Given two overlapping datasets (think Venn Diagram), what is the point/plane called that separates the middle from either side?

973 Views Asked by At

Terminology

Or, if you prefer a typed out version:

Given the following two datasets:

[Category A]: 1,3,4,7,8,9,13 ... 28,30
[Category B]: 29,32,33,37 ... 61,62,63

Plotted like so:

 A-AA--AAA---AA--A--A-AAA-B-ABA-BB-A-B-B-B-BB-B--BBB-B--BBBB-BBB
0---------10--------20--------30--------40--------50--------60--------70--------80--------90--------100

One might say the Vector is the point (or plane or boundary) in between the most As and Bs. Or rather, the statistical point that separates the two datasets (A and B). Like so:

A-AA--AAA---AA--A--A-AAA-B-ABA-BB-A-B-B-B-BB-B--BBB-B--BBBB-BBB
                              ^-- Vector (or "optimum hyperplane", or boundary)

But what is the point called where there are no more As greater than called? Or at least the point where it's statistically "unlikely" (in soft terms) that any point above this number include a point belonging to the A category.

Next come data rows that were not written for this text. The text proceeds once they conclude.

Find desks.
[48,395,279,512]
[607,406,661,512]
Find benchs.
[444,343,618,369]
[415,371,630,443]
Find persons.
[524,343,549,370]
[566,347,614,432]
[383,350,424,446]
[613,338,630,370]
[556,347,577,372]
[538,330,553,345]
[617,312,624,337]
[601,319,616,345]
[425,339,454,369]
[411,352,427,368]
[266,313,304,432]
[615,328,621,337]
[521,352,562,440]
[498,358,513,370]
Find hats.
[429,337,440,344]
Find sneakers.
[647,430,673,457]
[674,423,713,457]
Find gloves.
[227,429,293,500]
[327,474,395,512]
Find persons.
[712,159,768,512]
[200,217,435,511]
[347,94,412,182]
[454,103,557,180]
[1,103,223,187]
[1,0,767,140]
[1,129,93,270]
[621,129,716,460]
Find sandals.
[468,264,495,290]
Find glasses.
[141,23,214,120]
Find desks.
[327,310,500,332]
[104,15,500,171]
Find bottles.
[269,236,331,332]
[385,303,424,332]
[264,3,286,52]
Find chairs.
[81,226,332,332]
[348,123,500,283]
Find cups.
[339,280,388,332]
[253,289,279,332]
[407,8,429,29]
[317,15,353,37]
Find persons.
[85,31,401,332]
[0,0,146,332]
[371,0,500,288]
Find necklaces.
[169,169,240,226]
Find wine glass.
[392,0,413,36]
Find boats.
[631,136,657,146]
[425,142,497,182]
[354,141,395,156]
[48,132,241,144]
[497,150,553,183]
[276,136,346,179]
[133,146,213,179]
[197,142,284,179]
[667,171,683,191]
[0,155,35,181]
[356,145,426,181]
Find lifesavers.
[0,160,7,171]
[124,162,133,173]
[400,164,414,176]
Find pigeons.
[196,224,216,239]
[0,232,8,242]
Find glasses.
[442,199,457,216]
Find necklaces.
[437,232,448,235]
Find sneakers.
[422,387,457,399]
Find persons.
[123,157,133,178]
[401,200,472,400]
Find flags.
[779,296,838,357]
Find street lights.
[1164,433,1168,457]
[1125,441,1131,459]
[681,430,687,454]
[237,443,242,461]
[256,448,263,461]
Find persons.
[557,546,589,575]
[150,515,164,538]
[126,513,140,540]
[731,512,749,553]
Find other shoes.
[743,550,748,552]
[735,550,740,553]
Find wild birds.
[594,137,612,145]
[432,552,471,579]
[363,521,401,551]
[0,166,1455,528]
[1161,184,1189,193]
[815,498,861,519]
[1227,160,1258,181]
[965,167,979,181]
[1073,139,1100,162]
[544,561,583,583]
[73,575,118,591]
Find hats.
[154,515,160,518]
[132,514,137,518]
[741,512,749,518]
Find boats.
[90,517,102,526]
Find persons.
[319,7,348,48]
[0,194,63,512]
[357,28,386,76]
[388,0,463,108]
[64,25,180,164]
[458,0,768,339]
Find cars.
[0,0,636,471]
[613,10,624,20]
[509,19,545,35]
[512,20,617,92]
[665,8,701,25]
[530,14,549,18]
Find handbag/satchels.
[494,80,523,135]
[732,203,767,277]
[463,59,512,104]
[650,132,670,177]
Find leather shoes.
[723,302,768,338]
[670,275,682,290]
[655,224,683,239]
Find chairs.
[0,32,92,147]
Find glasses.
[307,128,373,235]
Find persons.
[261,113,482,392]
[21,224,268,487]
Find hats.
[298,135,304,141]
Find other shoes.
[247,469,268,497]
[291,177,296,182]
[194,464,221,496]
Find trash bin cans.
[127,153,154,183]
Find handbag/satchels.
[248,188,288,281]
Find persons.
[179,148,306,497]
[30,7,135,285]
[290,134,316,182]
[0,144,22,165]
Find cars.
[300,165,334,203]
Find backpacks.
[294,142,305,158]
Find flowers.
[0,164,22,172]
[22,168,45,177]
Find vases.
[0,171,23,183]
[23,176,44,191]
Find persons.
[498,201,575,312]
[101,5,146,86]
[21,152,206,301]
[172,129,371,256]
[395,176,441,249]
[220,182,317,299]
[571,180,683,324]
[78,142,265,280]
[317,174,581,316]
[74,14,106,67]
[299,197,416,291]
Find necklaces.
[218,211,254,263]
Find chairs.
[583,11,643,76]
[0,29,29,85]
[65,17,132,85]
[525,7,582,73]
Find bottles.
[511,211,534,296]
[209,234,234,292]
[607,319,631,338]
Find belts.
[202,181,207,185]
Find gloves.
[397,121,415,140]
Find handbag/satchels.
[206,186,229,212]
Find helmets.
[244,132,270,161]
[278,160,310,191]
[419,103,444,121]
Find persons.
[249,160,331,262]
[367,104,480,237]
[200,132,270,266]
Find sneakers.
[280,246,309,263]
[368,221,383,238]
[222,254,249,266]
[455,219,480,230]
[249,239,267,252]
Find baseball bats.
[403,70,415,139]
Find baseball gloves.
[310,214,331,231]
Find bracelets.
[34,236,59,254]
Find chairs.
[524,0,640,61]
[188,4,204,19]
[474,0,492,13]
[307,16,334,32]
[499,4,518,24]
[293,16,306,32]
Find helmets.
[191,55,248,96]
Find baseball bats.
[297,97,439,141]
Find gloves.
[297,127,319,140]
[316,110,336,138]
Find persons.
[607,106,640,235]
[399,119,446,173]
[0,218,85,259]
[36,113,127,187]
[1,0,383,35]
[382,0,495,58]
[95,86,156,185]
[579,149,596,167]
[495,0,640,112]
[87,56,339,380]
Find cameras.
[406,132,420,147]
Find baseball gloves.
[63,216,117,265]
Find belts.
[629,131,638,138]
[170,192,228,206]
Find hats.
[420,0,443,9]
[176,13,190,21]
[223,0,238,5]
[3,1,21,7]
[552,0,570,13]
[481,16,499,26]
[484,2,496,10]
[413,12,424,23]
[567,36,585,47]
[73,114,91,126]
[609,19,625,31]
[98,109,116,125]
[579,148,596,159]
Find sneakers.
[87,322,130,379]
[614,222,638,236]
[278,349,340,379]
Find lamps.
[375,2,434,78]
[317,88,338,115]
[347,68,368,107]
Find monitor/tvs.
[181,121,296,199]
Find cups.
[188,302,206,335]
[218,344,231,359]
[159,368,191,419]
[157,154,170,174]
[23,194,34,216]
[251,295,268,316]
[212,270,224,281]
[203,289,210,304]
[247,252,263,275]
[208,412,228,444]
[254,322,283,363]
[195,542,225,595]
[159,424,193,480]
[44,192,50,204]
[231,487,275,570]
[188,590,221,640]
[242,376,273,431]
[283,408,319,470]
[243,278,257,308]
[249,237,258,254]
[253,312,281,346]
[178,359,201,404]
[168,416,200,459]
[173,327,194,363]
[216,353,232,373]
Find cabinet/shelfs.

 A-AA--AAA---AA--A--A-AAA-B-ABA-BB-A-B-B-B-BB-B--BBB-B--BBBB-BBB
|--Probably A-----------|---????---|--Probably B----------------|
  What's this called? --^     ^    ^-- What's this called?
                              ^-- Vector (or "plane", or "boundary")

In other words:

 A-AA--AAA---AA--A--A-AAA-B-ABA-BB-A-B-B-B-BB-B--BBB-B--BBBB-BBB
|--Probably A---------|-Questionable-|--Probably B--------------|
<-- More likely A ------Maybe A or B----------- More likely B -->

Therefore if given an un-labeled or uncategorized points 1, 2, and 3:

 ---------1?------------------2?------------3?------------------
|--Probably A---------|-Questionable-|--Probably B--------------|
<-- More likely A ------Maybe A or B----------- More likely B -->

From this we can share that 1 is likely A, 2 is unknown since it's so close to the vector (maybe a probability of 50%), and 3 is B.

I know the term for the point in the middle (vector). But what are the terms for the other points that separate the questionable area from the clear area?

If the vector is the point between the most As and Bs, what is the point where there are no more As called?

1

There are 1 best solutions below

0
On

In convex analysis, there is a separating hyperplane between two disjoint convex bodies. However, it looks like you are trying to do classification. There are techniques in classification that use a similar notion to attempt to separate two or more datasets. These are called maximum margin hyperplanes. See Support Vector Machine.

EDIT: You are also asking about points that lie in the margin (the supposed gap between the sets). When the data sets cannot be cleanly separated, it is typically referred to as a soft margin. This is also mentioned in the Wikipedia article I linked to.